ACLU Sues Fla. Schools Over Cuba Book Ban

Posted by pet | Florida, News.. | Wednesday 21 June 2006 4:09 pm

Reprint from the The Associated Press
MIAMI (AP) – The American Civil Liberties Union asked a federal judge to stop the Miami-Dade County school district from removing a series of children’s books from its libraries, including a volume about Cuba which depicts smiling kids in communist uniforms.

The ACLU and the Miami-Dade County Student Government Association argued in a lawsuit filed in U.S. District Court in Miami on Wednesday that the school board should add materials with alternate viewpoints rather than remove books that could be offensive.

Last week, the board voted 6-3 to remove “Vamos a Cuba” and its English-language version, “A Visit to Cuba” from 33 schools, stating the books were inappropriate for young readers because of inaccuracies and omissions about life in the communist nation.

The book, by Alta Schreier, targets students ages 5 to 7 and contains images of smiling children wearing uniforms of Cuba’s communist youth group and a carnival celebrating the 1959 Cuban revolution. The district owns 49 copies of the book in Spanish and English.

The school board also decided to remove 24 other books in the series, including ones on Greece, Mexico and Vietnam, “despite not having received a complaint about those books and without having reviewed the books in its administrative process,” the suit said.

The ACLU noted the books have received favorable reviews in nationally recognized publications including Publishers Weekly and the School Library Journal.
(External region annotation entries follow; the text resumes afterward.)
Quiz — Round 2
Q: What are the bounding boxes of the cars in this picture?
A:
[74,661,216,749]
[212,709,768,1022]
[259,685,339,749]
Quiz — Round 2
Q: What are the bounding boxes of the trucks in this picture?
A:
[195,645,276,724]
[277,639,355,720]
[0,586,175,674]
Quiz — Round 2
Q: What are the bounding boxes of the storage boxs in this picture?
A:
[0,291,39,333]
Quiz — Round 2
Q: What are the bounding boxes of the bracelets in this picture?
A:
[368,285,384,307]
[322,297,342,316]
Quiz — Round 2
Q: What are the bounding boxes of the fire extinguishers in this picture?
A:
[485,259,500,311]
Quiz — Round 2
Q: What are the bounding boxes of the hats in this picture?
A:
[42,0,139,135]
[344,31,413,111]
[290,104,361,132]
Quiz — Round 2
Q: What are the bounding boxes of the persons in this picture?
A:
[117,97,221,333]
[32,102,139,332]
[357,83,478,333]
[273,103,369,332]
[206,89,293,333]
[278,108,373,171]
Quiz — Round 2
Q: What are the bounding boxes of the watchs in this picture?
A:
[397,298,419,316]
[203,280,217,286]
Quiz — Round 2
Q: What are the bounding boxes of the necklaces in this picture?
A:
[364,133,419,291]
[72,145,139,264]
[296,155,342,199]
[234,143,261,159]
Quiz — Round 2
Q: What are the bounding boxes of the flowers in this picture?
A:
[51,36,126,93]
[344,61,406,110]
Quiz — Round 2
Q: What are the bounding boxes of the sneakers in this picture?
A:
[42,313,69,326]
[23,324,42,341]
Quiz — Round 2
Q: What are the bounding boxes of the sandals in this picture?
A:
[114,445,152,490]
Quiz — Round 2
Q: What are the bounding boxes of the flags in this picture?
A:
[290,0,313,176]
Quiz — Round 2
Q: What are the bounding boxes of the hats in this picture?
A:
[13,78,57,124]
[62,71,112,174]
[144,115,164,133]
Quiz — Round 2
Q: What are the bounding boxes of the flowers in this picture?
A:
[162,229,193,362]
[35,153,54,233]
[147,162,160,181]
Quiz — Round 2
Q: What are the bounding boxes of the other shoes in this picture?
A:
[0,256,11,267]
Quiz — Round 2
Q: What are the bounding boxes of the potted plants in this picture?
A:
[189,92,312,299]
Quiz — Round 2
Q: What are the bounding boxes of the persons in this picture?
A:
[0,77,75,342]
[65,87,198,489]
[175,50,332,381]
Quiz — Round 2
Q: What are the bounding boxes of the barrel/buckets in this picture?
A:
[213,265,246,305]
The suit also cites staff recommendations to keep the books.

“The Miami-Dade School Board’s decision to defy U.S. law prohibiting censorship and ignore the recommendation of their own superintendent and two committees is a slap in the face to our tradition of free speech and the school board’s own standards of due process,” said JoNel Newman, an attorney working with the ACLU.
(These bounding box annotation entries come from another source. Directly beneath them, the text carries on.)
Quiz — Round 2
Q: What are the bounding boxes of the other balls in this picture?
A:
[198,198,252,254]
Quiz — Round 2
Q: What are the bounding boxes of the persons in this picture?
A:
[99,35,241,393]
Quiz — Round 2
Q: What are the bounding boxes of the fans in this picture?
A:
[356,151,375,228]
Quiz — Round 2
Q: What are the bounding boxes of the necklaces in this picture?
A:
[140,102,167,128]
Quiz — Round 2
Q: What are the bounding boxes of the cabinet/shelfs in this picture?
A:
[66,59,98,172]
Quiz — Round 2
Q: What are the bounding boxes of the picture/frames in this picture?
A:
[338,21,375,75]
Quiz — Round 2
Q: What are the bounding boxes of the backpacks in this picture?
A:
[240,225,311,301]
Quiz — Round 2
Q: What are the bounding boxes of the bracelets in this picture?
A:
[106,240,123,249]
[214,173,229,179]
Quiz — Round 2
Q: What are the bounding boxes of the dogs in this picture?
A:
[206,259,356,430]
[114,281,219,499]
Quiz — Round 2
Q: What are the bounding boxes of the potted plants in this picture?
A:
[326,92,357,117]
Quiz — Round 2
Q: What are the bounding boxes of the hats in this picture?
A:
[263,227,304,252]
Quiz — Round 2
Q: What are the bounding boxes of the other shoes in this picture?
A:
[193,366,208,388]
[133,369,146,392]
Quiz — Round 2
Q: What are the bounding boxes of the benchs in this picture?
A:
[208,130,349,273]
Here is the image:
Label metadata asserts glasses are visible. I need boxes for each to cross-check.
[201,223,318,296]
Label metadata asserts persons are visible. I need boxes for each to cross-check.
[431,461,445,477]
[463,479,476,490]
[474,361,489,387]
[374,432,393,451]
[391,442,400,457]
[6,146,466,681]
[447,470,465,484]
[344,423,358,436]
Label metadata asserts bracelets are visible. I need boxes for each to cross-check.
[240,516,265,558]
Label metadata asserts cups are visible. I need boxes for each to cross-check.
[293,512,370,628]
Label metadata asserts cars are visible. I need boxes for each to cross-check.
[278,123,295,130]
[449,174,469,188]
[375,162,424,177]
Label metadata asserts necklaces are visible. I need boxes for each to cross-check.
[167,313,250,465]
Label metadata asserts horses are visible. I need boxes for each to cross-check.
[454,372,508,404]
School district spokesman Joseph Garcia said the district will go to court to defend the board’s decision.

The controversy began in April when a parent who said he had been a political prisoner in Cuba complained about the books’ depiction of life under communist rule.

The lawsuit alleges the books’ removal violates students’ rights to a free press and that the volumes were removed without due process.

For more of the ACLU’s idiocy visit Jay at StoptheAcLU

1 Comment »

  1. Comment by Barry — June 22, 2006 @ 7:42 am

    I abhor Castro and everything he stands for, and although I am a committed civil libertarian, I’m not a huge fan of every case the ACLU takes on.

    In this case, however, the ACLU and their supporters are correct, and the “idiots” are the ones who think that you can protect children from bad information by arbitrarily yanking books off of library shelves.

    You don’t do children any favors when you try to “protect” them from propaganda; the Cuban books actually create a perfect teachable moment.

    “Now, here’s what a supporter of the Cuban government says about Cuba. And (handing the kid another book) here’s the reality.”

    That’s how you deal with bad information — with better information.

    You *could* deal with the problem of childhood diseases by raising your kid in a plastic bubble, cut off from the world.

    Or you could make sure that he or she gets proper vaccinations, and plays with other kids at school and eats sand at the playground and gets a little sick and recovers and builds a strong immune system.

    It is a lesson that cannot be learned too early: there’s no such thing as an author without a point of view, and you can’t believe everything you read.

    Better to strengthen the intellectual immune systems of our children *now* with *obvious* B.S., to hopefully equip them to identify the subtler variety later in life (especially if they go to college.)